[DATASET CONTENT Boundary: Start]

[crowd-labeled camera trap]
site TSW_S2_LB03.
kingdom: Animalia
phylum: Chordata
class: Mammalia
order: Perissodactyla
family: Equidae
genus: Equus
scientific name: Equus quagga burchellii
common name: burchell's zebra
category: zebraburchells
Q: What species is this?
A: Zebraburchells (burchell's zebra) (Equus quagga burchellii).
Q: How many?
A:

[DATASET CONTENT Boundary: End]

**WHAT TO WORK ON**
Nothing but the lines from the line with "genus: Equus" to the last line of the listing above should appear; please retype them exactly, both ends included.

**RESULT OF THIS TASK**
genus: Equus
scientific name: Equus quagga burchellii
common name: burchell's zebra
category: zebraburchells
Q: What species is this?
A: Zebraburchells (burchell's zebra) (Equus quagga burchellii).
Q: How many?
A:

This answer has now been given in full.